I have not talked to her in a long time, and she moved shortly after trial. It was just impossible for her to stay in the area. She couldn’t go the grocery store without people saying something negative to her. The book Evidence of Love came out a few years after the trial, and Candy did cooperate with that book. So did Don Crowder and I. But then after that. They made a movie with Barbara Hershey. Candy would not cooperate with that, and there’s been a bunch of shows since then Candy would not cooperate in.
So that one book is the only thing she was involved in?
Yes, she did agree to talk to Jim Atkinson who wrote that, and I think she was sorry she did.
Who were your role models as an attorney Dallas?
I used to practice with George Milner Jr., who passed away in 2014. I just thought George was just a fine person and a great trial lawyer. So he was was really a person that I tried to model myself after.
How about the partners at the firm where you worked during the Candy case?
Both Jim [Mattox] and Don [Crowder] were very important.
When I first got out of law school, I worked at the prison with inmates. And when I came to Dallas, I was looking for a job — and this is probably something Henry Wade did that helped me in my career — I thought we all go work at the Dallas district attorney’s office. But Wade said, “You strike me more as a criminal defense lawyer rather than a prosecutor.” And he said, “I think you should go talk to my my friend, Jim Mattox.” So I went and talked with with Jim and Don and they hired me to do all criminal work, so that was really the start of my criminal defense career.
And you spent a lot of your life in Dallas teaching — what made you want to do that?

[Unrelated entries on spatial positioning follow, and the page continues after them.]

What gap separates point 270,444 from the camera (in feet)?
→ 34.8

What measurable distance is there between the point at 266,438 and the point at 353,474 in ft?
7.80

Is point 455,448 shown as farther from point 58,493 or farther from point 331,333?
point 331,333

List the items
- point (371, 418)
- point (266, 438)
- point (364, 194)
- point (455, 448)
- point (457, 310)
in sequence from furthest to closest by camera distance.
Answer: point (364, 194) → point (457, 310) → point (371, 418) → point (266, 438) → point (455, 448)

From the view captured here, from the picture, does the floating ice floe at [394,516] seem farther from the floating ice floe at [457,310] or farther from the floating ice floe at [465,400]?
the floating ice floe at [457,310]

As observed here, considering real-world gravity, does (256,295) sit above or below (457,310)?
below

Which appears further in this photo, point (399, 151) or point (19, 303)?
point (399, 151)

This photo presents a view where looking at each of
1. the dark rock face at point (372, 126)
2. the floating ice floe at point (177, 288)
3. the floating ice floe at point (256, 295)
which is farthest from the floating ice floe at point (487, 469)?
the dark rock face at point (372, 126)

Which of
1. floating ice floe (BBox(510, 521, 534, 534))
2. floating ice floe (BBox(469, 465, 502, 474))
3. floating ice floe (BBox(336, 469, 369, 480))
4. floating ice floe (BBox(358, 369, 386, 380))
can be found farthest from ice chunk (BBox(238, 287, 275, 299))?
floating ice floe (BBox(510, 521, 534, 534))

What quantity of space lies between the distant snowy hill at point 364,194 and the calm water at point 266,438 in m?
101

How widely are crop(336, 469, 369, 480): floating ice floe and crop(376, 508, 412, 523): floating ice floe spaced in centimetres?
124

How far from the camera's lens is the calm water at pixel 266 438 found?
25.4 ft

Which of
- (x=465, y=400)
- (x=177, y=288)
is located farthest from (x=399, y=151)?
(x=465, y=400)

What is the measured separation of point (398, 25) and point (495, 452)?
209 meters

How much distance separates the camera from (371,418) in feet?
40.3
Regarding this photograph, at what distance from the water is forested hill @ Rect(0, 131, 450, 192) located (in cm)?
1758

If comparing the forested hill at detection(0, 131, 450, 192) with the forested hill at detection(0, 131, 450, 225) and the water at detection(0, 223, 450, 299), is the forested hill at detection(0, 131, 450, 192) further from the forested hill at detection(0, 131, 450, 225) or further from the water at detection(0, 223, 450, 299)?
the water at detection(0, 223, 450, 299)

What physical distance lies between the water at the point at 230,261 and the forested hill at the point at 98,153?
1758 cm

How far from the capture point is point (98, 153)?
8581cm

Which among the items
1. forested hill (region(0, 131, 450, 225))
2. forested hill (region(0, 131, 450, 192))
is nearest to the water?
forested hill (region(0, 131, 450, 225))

I’ve always enjoyed mentoring young lawyers and students and teaching, and I guess many years ago Walter Steele, who was one of the associate deans at SMU at the law school asked if I might be interested in teaching. I was and I tried it out. And I really liked it and I stayed there for 20 years. And I really enjoyed contact with the students. It was challenging and a lot of fun.
Before I go and miss something, when other press and storytellers contact you, what they most want to know?People want to know where Candy is and if I really think it was self defense, and I really do think it was self defense. I really believe that for reasons. I mean, I think the jury made the absolute right decision. Even though there was a lot of hostility to that decision. Yeah, I think I think we got it right.